Jerome Alet reportlab-users@reportlab.com
Sat, 19 Jun 2004 00:34:01 +0200


Good morning !

On Fri, Jun 18, 2004 at 08:05:55PM +0200, Jerome Alet wrote:
> 
> some time ago, someone asked how to count pages in a PDF document.

This was Chris Withers it seems, sorry Chris.

> So for your pleasure, here's some code which seems to work with all 
> the PDF documents I've tested, and which should be completely cross 
> platform, provided you use Python 2.3 or newer : it uses the 
> Universal line end opening mode which appeared in 2.3 

and here's a severely optimized and portable across Python versions
rewrite, which doesn't need the "U" opening mode for files, and
which works perfectly well in 2.1

--- CUT ---
    def getPDFPageCount(infile) :    
        """Counts pages in a PDF document. 
        
           This is GPLed code written by J.Alet on 2004/06/19
        """
        import re
        regexp = re.compile(r"(/Type) ?(/Page)[/ \r\n]")
        pagecount = 0
        for line in infile.xreadlines() : 
            pagecount += len(regexp.findall(line))
        return pagecount    
--- CUT ---

I managed to parse a 15000 pages PDF document (RL made, with forms) 
on my PII 350 Mhz in less than 13 seconds. 

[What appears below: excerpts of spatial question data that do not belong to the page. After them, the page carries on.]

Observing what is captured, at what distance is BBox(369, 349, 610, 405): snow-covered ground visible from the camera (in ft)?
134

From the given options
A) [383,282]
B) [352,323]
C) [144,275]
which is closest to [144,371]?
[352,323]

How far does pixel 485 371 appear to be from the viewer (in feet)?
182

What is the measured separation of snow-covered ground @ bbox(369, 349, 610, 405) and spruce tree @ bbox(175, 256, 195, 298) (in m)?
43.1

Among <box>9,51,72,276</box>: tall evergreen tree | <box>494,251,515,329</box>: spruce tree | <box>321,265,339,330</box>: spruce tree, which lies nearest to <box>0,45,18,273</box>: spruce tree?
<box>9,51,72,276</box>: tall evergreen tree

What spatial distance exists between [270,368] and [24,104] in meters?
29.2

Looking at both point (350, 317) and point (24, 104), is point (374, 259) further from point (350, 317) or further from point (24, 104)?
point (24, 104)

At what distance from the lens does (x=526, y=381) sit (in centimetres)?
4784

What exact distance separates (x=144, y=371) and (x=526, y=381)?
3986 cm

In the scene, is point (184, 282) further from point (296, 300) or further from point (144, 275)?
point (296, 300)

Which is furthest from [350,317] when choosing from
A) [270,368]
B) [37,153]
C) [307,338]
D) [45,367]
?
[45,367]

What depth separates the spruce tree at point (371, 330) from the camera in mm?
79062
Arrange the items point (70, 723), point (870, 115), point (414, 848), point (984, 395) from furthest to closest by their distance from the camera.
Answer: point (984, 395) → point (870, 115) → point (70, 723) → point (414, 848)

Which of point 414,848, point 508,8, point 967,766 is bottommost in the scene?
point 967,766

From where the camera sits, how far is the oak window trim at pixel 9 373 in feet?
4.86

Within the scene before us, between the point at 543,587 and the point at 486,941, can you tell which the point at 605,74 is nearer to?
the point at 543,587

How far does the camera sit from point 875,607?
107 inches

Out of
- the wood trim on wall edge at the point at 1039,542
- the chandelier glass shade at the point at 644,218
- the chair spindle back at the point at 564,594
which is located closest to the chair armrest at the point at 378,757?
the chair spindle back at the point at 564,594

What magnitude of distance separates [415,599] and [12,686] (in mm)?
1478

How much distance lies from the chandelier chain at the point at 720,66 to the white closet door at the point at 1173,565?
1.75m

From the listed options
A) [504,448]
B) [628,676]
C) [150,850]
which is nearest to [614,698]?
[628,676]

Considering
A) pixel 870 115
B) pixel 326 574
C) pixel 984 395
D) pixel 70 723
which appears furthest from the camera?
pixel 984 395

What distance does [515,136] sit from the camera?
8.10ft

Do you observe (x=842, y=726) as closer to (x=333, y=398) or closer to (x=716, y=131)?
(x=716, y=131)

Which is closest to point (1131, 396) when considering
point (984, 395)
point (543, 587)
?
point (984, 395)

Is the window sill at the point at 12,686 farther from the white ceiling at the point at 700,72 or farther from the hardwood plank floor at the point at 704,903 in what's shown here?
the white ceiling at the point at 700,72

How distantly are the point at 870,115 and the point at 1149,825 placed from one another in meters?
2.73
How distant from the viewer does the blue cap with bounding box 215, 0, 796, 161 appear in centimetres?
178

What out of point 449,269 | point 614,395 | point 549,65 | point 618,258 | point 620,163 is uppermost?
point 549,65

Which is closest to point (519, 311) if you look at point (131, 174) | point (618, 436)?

The PCL6 reference (265 pages PDF) is parsed in about 0.7 seconds on 
the same machine. 

NB : using a recent construct like "for line in infile :" makes it
even faster, but non portable across Python versions

I'd be interested in having a PDF document for which the code above
fails to give the correct page count. If you find any, please send
it to me for debugging.

bye

Jerome Alet